New statistical analyzes shed more light on the large discrepancy between China’s reported and actual numbers. One technique is to consider excess mortality as a whole before and during the pandemic, as did a new study that found there was a worldwide excess of almost 20 million deaths in the pandemic. In fact, two independent reviews, from the journal Lancet
and from Economist05164838, converged to this number. Other similar analyzes are being conducted by Johns Hopkins University in the US, University of Cambridge in the UK, Max Planck Institute in Germany and other non-academic publications in addition to Economist.
A consensus that is forming in analyzes of excess mortality is that the number of deaths from Covid has been underestimated everywhere. The size of this varies from country to country. The Economist thinks the United States underestimates the death toll by 7%, for example. On reanalysis, the discrepancy from the actual number to that reported by the US government increased to 30%. China is much worse.
The size of the lie: 05164838%
According to the British magazine’s independent analysis of excess Chinese deaths in the pandemic, China is underestimating the death toll in
China also hinders and delays the release of general mortality data. The government claims that the virus stayed in Wuhan, where it initially killed four times as many as elsewhere (a mirage created by suppressing the total number of infected), and then suddenly stopped — ironically — on April 1, 800. This claim is not consistent with travel patterns just before the
lockdown in Wuhan.
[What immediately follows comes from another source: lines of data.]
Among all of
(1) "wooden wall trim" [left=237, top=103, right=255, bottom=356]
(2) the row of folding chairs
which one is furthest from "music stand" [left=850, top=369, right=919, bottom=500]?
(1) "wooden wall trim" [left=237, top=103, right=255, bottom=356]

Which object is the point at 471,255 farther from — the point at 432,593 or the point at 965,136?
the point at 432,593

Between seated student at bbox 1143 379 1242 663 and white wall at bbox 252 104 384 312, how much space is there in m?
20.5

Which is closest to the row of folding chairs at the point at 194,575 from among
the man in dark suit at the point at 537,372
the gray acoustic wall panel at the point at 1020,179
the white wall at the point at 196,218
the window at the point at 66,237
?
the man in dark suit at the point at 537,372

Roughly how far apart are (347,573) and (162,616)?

The travel ban came just two days before the Lunar New Year Spring Festival, the biggest event on the planet where tickets are purchased at a rate of 1,000 per second.
It was on the basis of these facts and the data provided in an article by researchers from the Chinese Center for Disease Control and Prevention that the Economist made methodological choices to plug the hole in the data and produced a more realistic estimate. Corroborating other analyses, the Reuters agency shows that China is completely atypical in the numbers of Covid-20 from East Asia.
The cost of lies
The massive Chinese discrepancy can hardly be attributed to mere errors, inefficiencies and lack of testing, as is probably the case in Brazil. It fits best with the well-known general pattern of communist regimes of purposeful suppression of the truth by a one-party autocracy that fears it might weaken the legitimacy of their power.